Es significativo, por ejemplo, que todos los principales adalides de la idea de la “razón pública” sean entusiastas defensores del aborto libre93. Ellos sostienen que la legalización del aborto es la solución “metafísicamente neutral” para dicho dilema moral. El tratamiento que Rawls dispensa a la cuestión en El liberalismo político resulta especialmente revelador: la despacha en una nota al pie, donde, tras señalar que debe ser analizada “desde tres valores políticos importantes: el respeto debido a la vida humana, la perpetuación ordenada de la comunidad política, y la igualdad de las mujeres [con los hombres] como ciudadanos”, termina decretando: “cualquier equilibrio razonable entre estos tres valores tendrá que proporcionarle a la mujer un derecho debidamente cualificado a decidir si interrumpe o no su embarazo durante el primer trimestre”. Cualquier postura distinta de ésta es descartada por Rawls como “no razonable”94.

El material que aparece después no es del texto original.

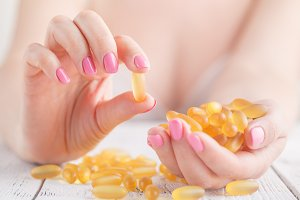 women holding a fish oil capsule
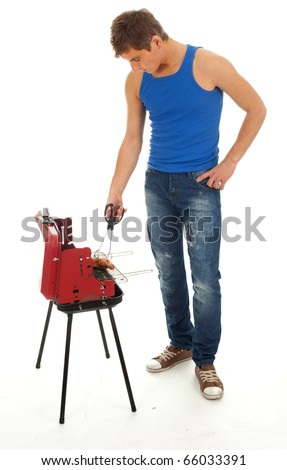 young man in casual blue shirt grilling chicken - stock photo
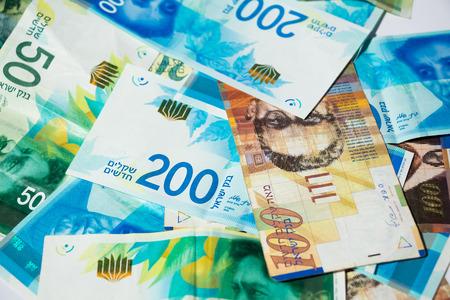 Stack of various of israeli shekel money bills - Top View.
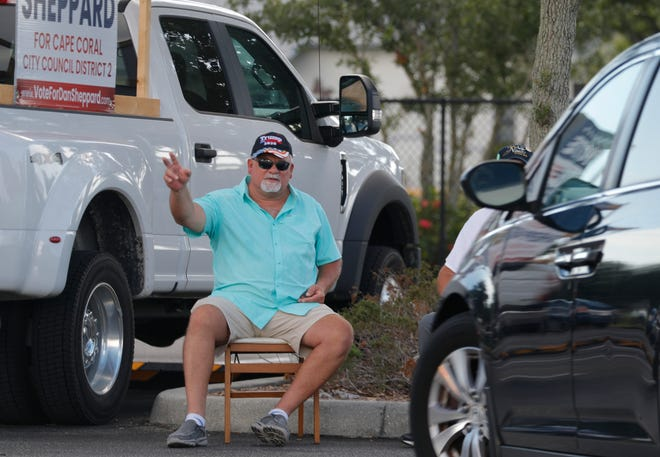 Dan Sheppard, a candidate for Cape Coral City Council District 2, waves to potential voters on election day Tuesday, Aug. 18, 2020, at the city library voting precinct.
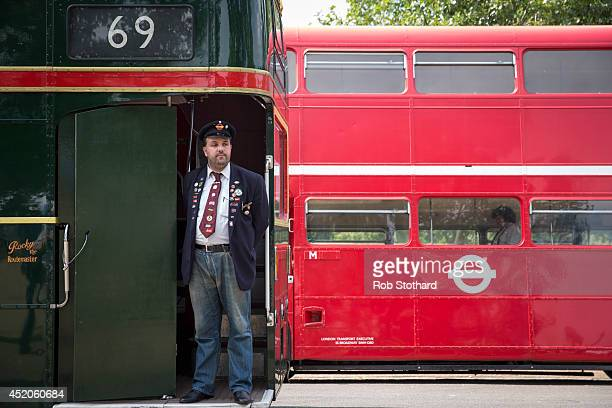 Enthusiasts attend a gathering of Routemasters at Finsbury Park to celebrate the 60th Anniversary of the Routemaster bus on July 12 2014 in London...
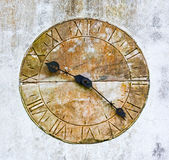Stone clock on a wall Stock Photo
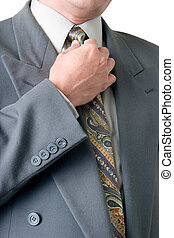Business suit - Man in grey business suit straightening his...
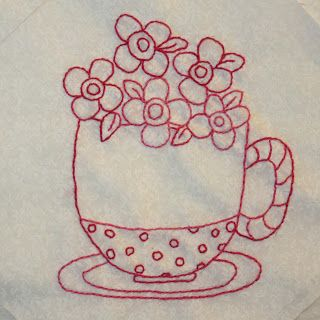 Cozy Afternoon FREE Block of the Month quilt pattern. Block #1, teacup block. Block made and embroidered by Kathy's Quilts. BOM designed by Jacquelynne Steves.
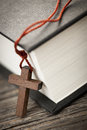 Closeup of wooden christian cross necklace next to holy bible Royalty Free Stock Image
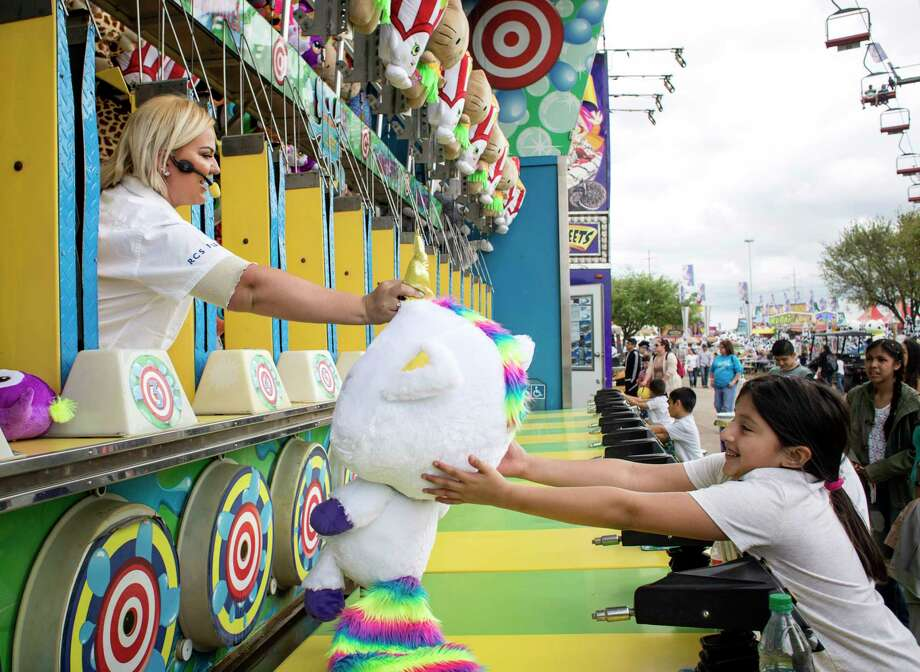 Claire Condon, left, from Cape Town, South Africa, hands a stuffed unicorn to Abigail Medrano, 9, right, after she won  the prize at the Houston Livestock Show and Rodeo, Thursday, March 16, 2017, in Houston. Condon is one of 285 carnival workers at the rodeo who are H2B visa holders. Photo: Jon Shapley, Houston Chronicle / © 2017 Houston Chronicle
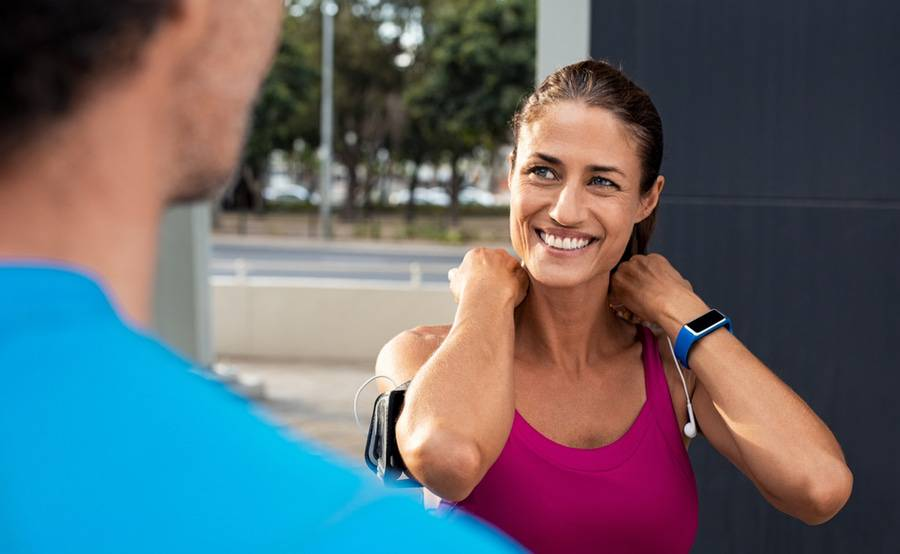 A middle-aged woman wearing a fitness tracker and workout clothes represents people treated for cardiomyopathy at Scripps.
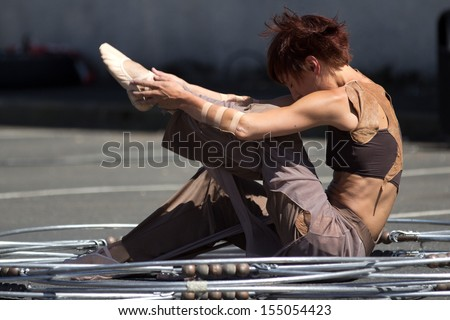 AURILLAC, FRANCE - AUGUST 22: a dancer sits down in the middle of a metallic structure as part of the Aurillac International Street Theater Festival,Cie Eclektic,on august 22,2013, in Aurillac,France  - stock photo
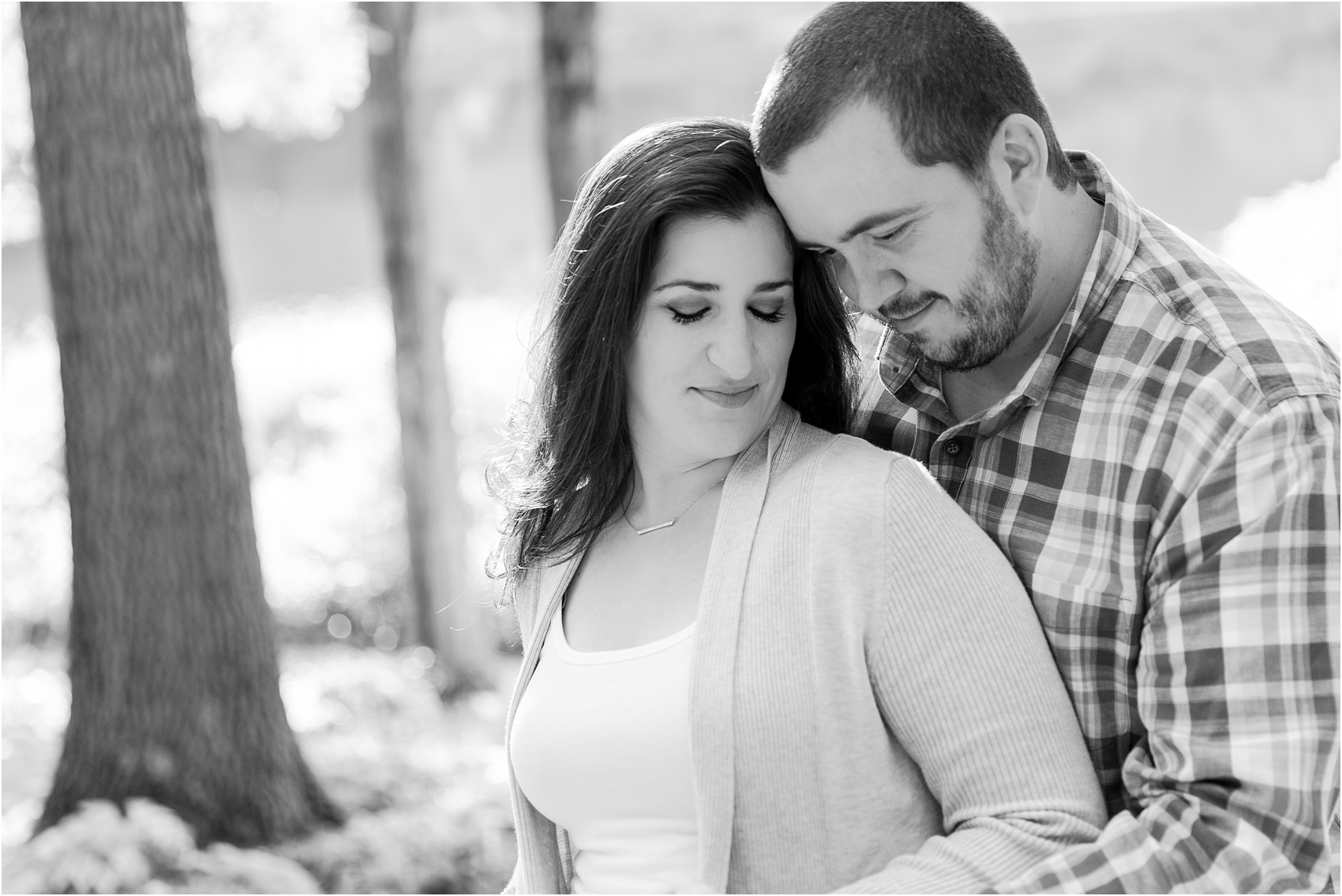 candid-romantic-summer-engagement-photos-at-hidden-lake-gardens-and-black-fire-winery-in-tipton-mi-by-courtney-carolyn-photography_0033.jpg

Rawls ha decretado, pues, que cualquier equilibrio o “consenso entrecruzado” razonable entre las visiones del mundo que coexisten en una sociedad libre incluirá necesariamente el derecho al aborto en el primer trimestre. El razonamiento que se aporta para sustentar esta afirmación es … ninguno. Eso sí, al defensor de la posición pro-vida se le expulsará de la plaza pública con el pretexto de que sus argumentos están “religiosamente cargados” (condicionados por creencias religiosas).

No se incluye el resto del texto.